Arzak's food is diverse and just plain good.

Enrique Martínez
Restaurant Maher, Navarre
In a meat loving country like Spain, Enrique Martínez is the chef with the magic touch when it comes to vegetables.
He speaks about the medicinal properties of vegetables and the importance of supporting the Organic farmers. He stresses the more pure the vegetables the better the flavor. And his food proves him out.
In the area of Spain, Navarre, where Chef Martínez lives and has his Restaurant Maher, the climate is rather arid. But this arid climate not only produces fantastic vegetables, but they grow them with a limited water supply. Martínez respects water and has developed a method of condensing as a form of cooking. He demonstrated his Grilled Codfish and Vegetables in Vitamin Brothmulti-vitamin.
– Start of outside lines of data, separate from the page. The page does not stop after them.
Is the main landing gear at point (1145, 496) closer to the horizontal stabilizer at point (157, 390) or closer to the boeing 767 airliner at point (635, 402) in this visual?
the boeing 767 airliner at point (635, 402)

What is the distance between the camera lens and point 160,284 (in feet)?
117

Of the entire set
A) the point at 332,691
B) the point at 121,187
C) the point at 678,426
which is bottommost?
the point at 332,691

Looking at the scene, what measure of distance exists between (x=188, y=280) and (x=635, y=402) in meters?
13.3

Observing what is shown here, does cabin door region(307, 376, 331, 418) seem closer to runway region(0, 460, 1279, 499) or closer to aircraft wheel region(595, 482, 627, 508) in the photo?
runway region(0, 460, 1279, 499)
Another trademark technique of Chef Martínez a salt crusted roasted vegetable, such as fennel or carrots. The method leaves the vegetable tender with tender center concentrated with flavor.
Perhaps the Chefs most powerful quality is his smile, which he does allot!

Dani García
El Calima, Marbella
When it comes to energy, Chef Garcia leads the pack> The chef started by bringing out his big toy – a tank of liquid nitrogen.
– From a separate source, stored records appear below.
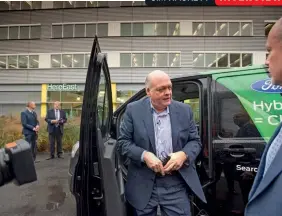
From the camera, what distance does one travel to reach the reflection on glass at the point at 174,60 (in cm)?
2527

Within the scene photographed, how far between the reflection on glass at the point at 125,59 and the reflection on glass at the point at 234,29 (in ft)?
26.9

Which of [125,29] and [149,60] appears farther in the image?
[125,29]

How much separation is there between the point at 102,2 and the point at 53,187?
890 inches

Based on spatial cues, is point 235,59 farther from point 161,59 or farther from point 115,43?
point 115,43

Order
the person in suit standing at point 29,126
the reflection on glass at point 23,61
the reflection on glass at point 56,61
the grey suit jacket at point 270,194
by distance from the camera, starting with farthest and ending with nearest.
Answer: the reflection on glass at point 23,61
the reflection on glass at point 56,61
the person in suit standing at point 29,126
the grey suit jacket at point 270,194

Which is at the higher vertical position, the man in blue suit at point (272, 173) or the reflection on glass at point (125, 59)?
the reflection on glass at point (125, 59)

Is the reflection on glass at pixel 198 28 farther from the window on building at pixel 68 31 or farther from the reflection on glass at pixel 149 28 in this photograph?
the window on building at pixel 68 31

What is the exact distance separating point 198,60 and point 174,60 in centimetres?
187

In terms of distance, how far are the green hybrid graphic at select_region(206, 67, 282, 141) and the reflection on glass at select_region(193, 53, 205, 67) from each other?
23110mm

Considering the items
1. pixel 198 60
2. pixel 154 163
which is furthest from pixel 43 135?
pixel 198 60

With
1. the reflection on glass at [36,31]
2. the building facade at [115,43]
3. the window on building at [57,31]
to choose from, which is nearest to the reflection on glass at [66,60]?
the building facade at [115,43]

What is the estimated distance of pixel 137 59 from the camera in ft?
83.8

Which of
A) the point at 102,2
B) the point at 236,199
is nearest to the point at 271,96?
the point at 236,199

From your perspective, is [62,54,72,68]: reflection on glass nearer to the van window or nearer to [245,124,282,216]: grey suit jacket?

Loading an emulsion of sherry, tomato water and olive oil into a whipped cream dispenser, and then into a into the liquid nitrogen bath for just a few seconds.
The mixture instantly froze into what he calls “popcorn” which he then serves with oysters topped with olive oil, tomato and cherry.
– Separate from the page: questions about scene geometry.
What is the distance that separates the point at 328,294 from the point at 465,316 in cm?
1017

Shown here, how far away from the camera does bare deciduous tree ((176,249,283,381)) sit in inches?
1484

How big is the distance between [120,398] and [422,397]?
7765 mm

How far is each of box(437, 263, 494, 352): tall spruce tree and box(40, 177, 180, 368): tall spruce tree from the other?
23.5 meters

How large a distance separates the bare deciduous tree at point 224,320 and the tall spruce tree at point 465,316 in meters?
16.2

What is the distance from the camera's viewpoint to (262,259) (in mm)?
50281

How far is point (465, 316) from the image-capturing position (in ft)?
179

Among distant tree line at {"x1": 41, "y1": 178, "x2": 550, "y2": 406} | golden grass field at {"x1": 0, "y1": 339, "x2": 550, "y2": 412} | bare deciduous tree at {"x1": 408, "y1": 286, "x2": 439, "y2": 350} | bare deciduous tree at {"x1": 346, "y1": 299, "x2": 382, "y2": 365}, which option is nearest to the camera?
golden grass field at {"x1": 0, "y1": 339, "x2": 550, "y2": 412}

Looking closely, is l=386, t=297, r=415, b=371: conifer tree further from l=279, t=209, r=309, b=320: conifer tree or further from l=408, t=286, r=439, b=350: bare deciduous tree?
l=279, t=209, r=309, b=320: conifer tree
For an Andalusian, this dish would trigger taste memories of familiar dishes, but be in a completely different form. This is the chefs magic, he plays with your senses!
The chef uses liquid nitrogen to create a frozen "crispy" skin around Iberian ham, which he tops with a mixture of ground dehydrated peas and bread crumbs, covered by a poached quail egg. Using the whipped cream dispenser again to spray a ham-infused cream into the liquid nitrogen, creating a “cloud” with a crunchy skin, which then serves promptly.
The “cloud” rest on top of the eggs, so that when you break through the cloud, you find the soft quail yolk waiting for you. Perhaps this is a new twist on an old Andalusian dish of peas, ham, and eggs.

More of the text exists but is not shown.